- [Problem to solve]
Scanning the entries below, copy every line that contains the word "Location".

- [Provided information]
※
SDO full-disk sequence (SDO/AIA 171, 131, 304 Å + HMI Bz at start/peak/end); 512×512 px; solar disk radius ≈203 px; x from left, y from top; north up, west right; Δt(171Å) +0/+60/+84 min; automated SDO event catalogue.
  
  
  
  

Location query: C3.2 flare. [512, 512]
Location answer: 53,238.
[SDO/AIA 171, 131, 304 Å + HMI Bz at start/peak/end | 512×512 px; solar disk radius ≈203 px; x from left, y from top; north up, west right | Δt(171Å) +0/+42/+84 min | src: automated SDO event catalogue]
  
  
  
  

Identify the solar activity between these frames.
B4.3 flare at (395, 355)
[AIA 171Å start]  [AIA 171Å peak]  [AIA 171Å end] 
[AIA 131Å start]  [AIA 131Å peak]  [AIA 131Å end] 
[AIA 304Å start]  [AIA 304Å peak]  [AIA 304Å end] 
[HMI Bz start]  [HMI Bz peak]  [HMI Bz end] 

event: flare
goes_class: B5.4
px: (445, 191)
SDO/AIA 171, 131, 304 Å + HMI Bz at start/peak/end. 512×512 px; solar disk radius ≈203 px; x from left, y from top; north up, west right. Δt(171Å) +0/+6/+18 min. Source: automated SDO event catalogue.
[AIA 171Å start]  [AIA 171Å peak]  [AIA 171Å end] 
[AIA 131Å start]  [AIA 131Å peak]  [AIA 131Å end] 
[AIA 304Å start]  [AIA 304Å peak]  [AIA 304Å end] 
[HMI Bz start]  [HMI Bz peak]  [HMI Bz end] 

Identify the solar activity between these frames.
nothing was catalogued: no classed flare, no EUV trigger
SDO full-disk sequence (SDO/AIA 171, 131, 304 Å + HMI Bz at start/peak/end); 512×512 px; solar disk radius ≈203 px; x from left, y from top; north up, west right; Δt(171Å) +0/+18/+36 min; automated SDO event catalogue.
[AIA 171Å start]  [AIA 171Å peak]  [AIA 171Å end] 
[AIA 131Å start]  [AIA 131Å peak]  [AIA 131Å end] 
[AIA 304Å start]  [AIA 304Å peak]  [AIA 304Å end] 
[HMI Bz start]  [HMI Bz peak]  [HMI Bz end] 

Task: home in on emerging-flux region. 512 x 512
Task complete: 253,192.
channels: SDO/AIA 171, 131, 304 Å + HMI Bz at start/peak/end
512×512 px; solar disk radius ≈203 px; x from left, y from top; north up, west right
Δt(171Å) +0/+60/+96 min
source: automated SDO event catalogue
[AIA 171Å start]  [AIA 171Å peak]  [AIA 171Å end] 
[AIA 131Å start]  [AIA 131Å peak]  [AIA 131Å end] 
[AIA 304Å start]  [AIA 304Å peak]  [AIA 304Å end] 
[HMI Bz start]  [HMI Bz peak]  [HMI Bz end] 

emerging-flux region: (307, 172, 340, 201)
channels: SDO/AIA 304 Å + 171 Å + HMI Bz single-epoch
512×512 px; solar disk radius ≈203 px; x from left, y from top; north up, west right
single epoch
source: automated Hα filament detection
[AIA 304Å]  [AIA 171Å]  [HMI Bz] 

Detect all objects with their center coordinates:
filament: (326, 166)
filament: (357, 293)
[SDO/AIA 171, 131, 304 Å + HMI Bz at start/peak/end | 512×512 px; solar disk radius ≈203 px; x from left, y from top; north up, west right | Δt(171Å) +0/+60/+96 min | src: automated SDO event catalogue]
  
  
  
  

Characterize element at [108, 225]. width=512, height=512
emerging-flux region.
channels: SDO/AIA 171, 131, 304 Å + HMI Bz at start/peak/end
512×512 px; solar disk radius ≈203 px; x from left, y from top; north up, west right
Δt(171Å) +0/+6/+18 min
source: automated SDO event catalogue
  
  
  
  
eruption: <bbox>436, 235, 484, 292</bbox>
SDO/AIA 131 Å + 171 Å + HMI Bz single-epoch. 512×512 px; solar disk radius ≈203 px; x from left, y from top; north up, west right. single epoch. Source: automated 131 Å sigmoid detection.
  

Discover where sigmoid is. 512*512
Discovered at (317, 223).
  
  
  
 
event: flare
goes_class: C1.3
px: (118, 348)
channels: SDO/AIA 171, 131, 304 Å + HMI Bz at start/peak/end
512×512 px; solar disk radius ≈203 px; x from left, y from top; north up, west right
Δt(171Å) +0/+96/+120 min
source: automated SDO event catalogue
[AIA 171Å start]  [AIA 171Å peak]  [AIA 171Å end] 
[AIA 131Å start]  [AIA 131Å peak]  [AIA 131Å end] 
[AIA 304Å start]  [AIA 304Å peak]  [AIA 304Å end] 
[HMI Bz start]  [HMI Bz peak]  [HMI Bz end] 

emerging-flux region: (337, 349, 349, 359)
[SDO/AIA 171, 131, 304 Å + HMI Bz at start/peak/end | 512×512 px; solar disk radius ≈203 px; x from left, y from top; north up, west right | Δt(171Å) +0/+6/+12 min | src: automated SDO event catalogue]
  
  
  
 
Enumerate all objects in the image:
※
- [Answer section]
Location query: C3.2 flare. [512, 512]
Location answer: 53,238.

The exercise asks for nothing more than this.